What needs to be done ▸ Return exactly the lines of the records below, starting at the line that contains "Bees Control Perth" and ending at the line that contains "Mono en Costa Rica Tabla Dardos", with both of those lines kept.

Data under study ▸
--- --- ---

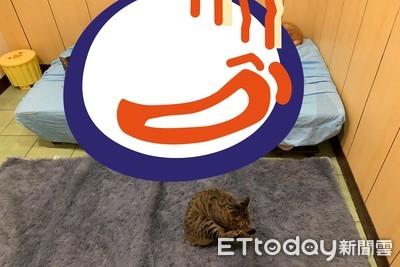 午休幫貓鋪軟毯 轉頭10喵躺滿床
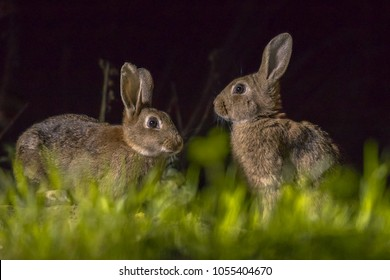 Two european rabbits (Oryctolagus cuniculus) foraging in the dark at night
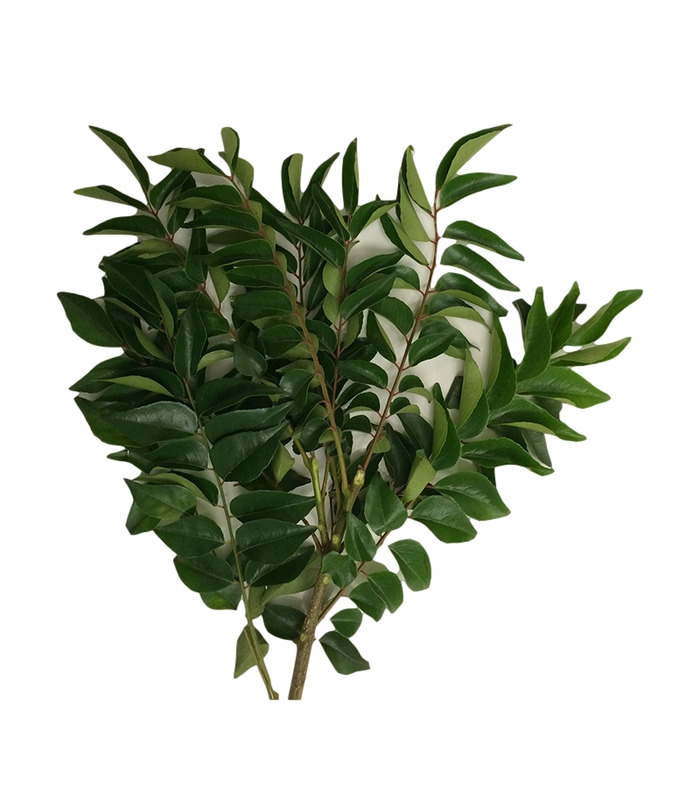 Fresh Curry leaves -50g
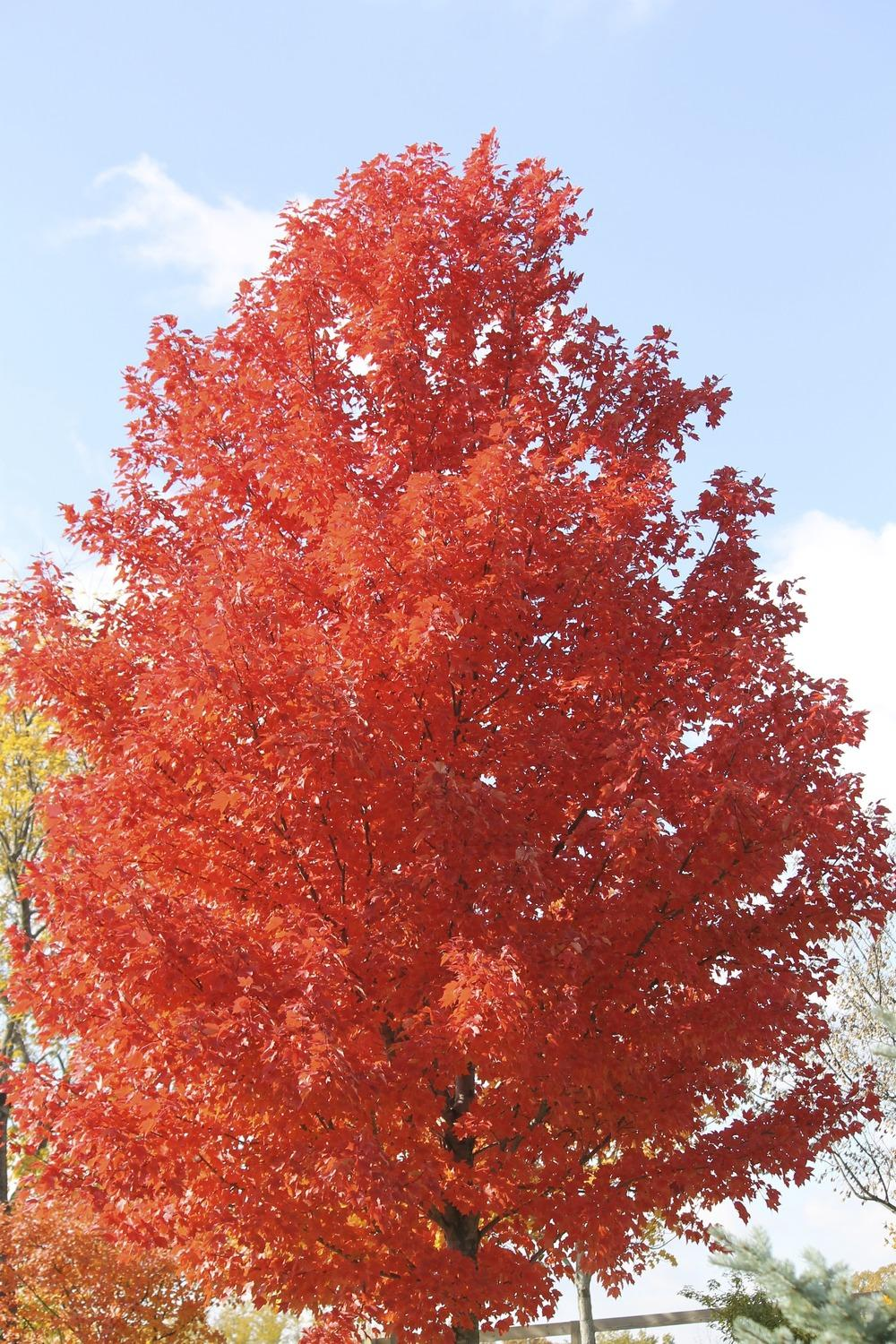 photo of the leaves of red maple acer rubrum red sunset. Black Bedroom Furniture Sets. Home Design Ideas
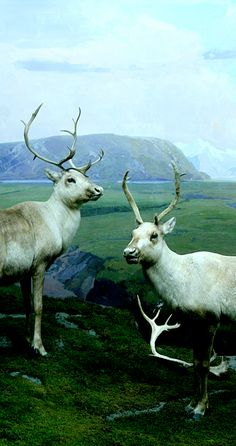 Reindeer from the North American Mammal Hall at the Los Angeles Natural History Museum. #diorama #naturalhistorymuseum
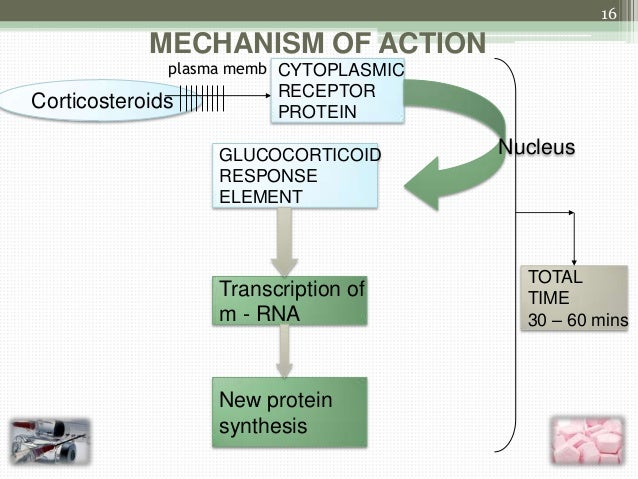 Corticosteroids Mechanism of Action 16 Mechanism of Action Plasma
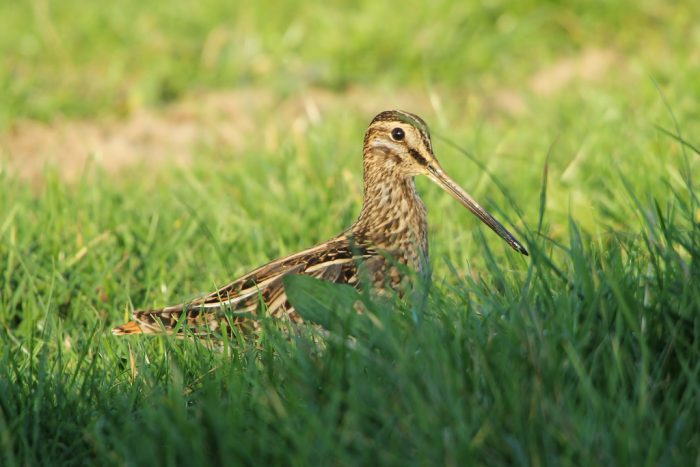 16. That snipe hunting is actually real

--- --- ---

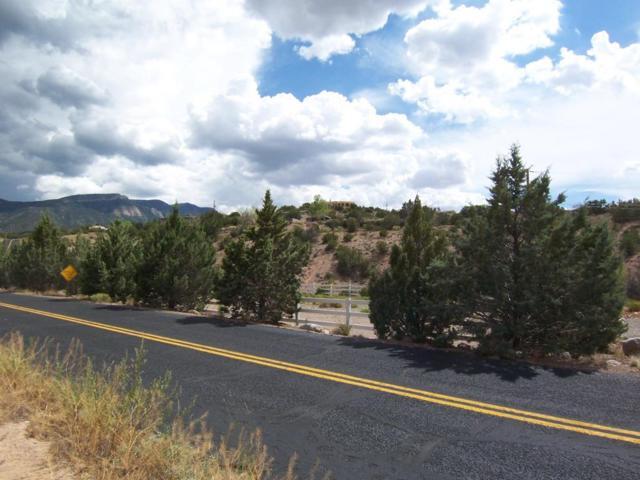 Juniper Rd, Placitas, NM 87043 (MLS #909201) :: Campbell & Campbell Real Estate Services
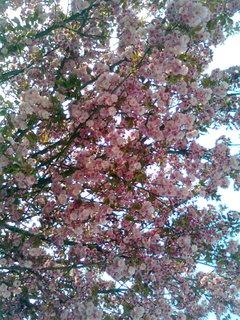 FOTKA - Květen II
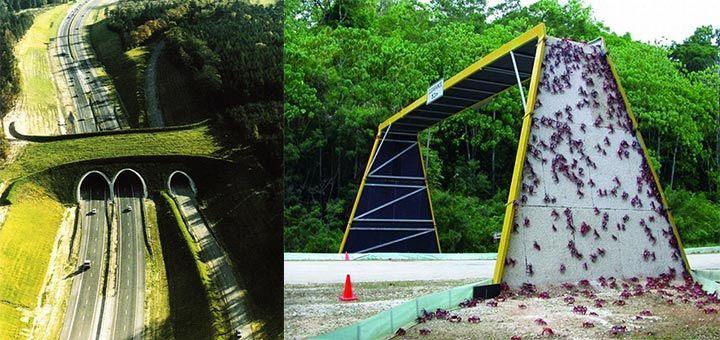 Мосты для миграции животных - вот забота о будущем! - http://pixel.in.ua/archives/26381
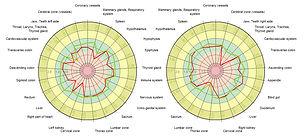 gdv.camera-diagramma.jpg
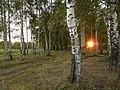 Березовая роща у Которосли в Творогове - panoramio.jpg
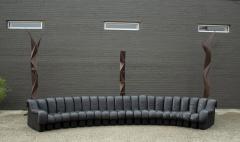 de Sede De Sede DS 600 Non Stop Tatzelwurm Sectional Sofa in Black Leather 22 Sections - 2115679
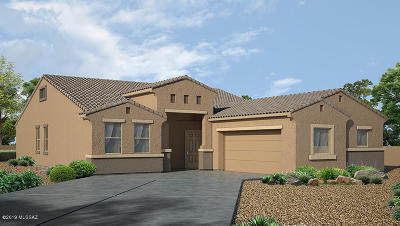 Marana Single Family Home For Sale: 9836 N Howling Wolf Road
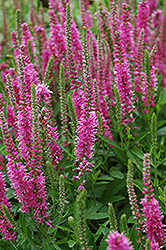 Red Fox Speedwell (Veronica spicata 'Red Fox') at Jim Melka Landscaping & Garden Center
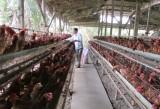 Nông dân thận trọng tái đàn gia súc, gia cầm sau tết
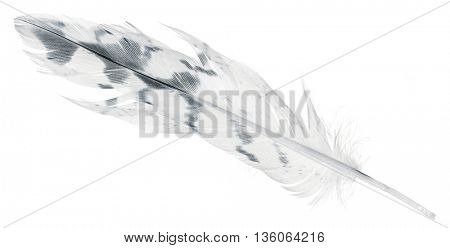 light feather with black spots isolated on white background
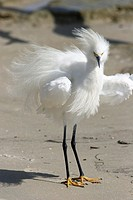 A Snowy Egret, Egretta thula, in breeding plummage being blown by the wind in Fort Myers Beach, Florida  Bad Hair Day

--- --- ---

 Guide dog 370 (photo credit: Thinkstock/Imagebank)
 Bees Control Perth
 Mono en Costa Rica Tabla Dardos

--- --- ---

Answer area ▸
 Bees Control Perth
 Mono en Costa Rica Tabla Dardos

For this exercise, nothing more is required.